La période d’acquisition des congés payés légaux s’étend du 1er janvier au 31 décembre de l’année N.

La période de prise des congés payés légaux est également fixée sur l’année civile, du 1er janvier au 31 décembre de l’année N+1 (comprenant donc la période obligatoire de prise des congés payés du 1er mai au 31 octobre de chaque année).


Article 7. Modalités de prise des jours de repos supplémentaire

Les jours de repos supplémentaire doivent être pris au plus tard le 31 décembre de l’année au cours de laquelle ils sont acquis, par journées ou demi-journées.
La demi-journée est définie comme la séquence de travail ou de repos, selon le cas, qui finit au plus tard à 14 heures ou commence au plus tôt à 13 heures.
La journée s’entend comme la séquence de travail ou de repos, selon le cas, qui va au-delà de la demi-journée telle qu’elle est définie ci-dessus
Ce nombre de jours de repos supplémentaire inclut la journée de solidarité.
Compte tenu de l’autonomie des salariés bénéficiant d’une convention de forfait en jours, les jours de repos supplémentaire seront posés à l’initiative du collaborateur sur la période de référence annuelle, en concertation avec son responsable hiérarchique, conformément aux politiques et procédures en vigueur pour la prise de congés payés. Il est de la responsabilité de chaque collaborateur de prendre de manière effective et régulière les jours de repos supplémentaire, sous le contrôle de son responsable hiérarchique qui assure un suivi de la charge de travail de chaque collaborateur et la bonne marche du service. Aucun report au-delà du 31 décembre de l’année d’acquisition n’est autorisé.
Les salariés sont informés, chaque mois, du nombre de jours de repos supplémentaire restant à prendre par une mention figurant sur le bulletin de paie.

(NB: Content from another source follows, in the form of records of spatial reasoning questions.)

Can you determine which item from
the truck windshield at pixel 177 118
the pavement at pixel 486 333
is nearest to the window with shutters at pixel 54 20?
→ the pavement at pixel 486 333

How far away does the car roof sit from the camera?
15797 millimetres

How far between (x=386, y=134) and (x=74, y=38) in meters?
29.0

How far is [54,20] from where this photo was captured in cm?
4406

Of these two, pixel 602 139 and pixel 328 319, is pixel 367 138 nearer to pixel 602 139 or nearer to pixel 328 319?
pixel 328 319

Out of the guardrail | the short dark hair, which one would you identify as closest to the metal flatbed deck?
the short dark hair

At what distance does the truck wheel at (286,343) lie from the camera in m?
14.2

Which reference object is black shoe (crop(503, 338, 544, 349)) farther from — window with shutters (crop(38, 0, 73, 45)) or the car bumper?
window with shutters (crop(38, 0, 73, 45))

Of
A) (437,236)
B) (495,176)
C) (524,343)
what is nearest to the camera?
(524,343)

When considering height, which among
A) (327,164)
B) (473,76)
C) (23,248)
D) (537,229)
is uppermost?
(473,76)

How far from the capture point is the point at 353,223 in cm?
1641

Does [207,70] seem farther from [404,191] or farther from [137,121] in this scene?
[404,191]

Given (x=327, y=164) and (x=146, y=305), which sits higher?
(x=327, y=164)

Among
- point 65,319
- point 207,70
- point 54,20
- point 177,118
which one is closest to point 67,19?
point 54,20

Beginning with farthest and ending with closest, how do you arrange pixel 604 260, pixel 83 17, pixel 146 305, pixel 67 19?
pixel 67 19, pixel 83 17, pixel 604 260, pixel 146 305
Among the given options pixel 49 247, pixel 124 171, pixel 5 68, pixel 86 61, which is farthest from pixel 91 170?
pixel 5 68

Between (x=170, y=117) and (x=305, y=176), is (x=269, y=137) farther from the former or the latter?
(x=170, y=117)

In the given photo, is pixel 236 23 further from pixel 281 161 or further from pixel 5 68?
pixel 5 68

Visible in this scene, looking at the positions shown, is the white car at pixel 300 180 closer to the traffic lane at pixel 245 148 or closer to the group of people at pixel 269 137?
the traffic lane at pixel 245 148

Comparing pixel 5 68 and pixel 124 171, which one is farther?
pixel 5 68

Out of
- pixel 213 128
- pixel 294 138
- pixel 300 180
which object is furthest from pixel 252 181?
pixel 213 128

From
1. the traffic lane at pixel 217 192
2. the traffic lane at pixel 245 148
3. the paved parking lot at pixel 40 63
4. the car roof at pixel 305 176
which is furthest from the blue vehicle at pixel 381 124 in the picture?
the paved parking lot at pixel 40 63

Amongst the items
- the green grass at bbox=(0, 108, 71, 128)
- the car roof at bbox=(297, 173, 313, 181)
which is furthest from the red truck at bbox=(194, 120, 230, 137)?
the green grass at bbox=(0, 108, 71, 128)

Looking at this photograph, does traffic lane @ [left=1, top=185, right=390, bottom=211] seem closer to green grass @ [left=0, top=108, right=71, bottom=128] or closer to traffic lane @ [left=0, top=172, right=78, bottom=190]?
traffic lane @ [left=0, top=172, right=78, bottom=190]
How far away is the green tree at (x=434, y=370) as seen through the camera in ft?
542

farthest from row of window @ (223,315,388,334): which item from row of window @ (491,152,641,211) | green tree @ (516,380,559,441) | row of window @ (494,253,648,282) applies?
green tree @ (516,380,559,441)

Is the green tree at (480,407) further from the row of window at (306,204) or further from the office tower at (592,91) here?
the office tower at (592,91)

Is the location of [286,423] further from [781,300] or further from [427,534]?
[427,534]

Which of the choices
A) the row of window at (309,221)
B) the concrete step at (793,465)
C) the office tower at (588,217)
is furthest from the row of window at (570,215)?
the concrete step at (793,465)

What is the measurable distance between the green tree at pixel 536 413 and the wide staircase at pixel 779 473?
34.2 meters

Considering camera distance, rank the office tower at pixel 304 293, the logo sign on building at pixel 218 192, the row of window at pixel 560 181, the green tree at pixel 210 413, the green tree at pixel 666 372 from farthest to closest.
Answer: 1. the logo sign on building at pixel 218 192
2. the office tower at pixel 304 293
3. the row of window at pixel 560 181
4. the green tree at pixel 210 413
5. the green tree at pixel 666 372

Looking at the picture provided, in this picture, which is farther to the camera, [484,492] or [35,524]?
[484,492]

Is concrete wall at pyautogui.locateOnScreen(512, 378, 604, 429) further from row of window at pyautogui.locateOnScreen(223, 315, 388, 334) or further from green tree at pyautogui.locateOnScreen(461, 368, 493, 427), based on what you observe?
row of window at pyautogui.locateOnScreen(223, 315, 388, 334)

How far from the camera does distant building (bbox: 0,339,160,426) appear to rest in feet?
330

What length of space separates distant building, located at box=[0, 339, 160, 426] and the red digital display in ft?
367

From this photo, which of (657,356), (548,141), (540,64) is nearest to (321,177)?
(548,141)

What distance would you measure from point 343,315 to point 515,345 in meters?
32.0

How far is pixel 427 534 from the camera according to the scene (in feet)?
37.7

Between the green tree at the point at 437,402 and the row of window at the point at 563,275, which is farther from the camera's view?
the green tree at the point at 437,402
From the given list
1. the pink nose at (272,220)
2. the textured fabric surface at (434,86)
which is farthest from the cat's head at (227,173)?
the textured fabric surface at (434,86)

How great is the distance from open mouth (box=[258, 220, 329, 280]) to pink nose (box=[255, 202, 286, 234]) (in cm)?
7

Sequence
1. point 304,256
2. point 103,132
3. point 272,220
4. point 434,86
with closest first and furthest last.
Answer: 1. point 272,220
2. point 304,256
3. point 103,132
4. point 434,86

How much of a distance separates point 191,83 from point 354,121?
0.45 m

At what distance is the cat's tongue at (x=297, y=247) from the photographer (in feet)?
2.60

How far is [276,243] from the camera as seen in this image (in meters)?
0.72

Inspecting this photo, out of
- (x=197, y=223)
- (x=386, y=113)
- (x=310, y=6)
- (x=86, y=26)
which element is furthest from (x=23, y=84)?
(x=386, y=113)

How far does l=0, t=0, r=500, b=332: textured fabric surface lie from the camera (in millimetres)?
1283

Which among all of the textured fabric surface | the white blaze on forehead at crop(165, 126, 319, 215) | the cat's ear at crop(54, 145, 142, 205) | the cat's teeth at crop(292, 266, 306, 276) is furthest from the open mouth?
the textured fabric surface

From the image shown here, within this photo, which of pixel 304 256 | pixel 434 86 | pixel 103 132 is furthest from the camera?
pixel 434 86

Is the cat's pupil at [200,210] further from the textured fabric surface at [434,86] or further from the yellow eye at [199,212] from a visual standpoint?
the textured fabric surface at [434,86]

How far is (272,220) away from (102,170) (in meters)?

Article 8. Impact des absences et entrées/sorties en cours d’année


Le nombre annuel de jours travaillés correspond à une année complète de travail d’un salarié justifiant d’un droit intégral à congés payés.

En cas d’arrivée ou de départ ou de signature d’une convention de forfait en cours de période de référence, le forfait annuel en jours sera calculé au prorata temporis.
En cas d’absence en cours d’année, le droit individuel aux jours de repos supplémentaires est calculé, selon la formule ci-après, au prorata du temps de présence du salarié dans l’entreprise au cours de la période de référence, en cas d’absence non assimilée à du temps de travail effectif ou encore, en cas d’entrée ou de sortie de l’entreprise ou de signature d’une convention de forfait annuel en jours en cours de période de référence.
Sont assimilées à du travail effectif pour le calcul du droit à repos supplémentaire les absences pour congés maternité et paternité légaux, les arrêts maladie dans la limite de 30 jours calendaires cumulés par an.

Dans la formule suivante, les jours d’absence visés sont indistinctement des jours d’absence non assimilés à du temps de travail effectif pour la détermination des droits que le salarié tient de son ancienneté ou une partie de la période de référence pendant laquelle le salarié n’était pas inscrit aux effectifs du fait d’une arrivée ou d’un départ en cours d’année.

La réduction du droit individuel aux jours de repos supplémentaire est égale à :
(nombre de jours d’absence en jours ouvrés / 212) X nombre de jours de repos supplémentaire dus pour une année entière, soit un strict prorata temporis.
Le nombre de jours de repos supplémentaire ainsi déterminé est arrondi à la demi-journée supérieure.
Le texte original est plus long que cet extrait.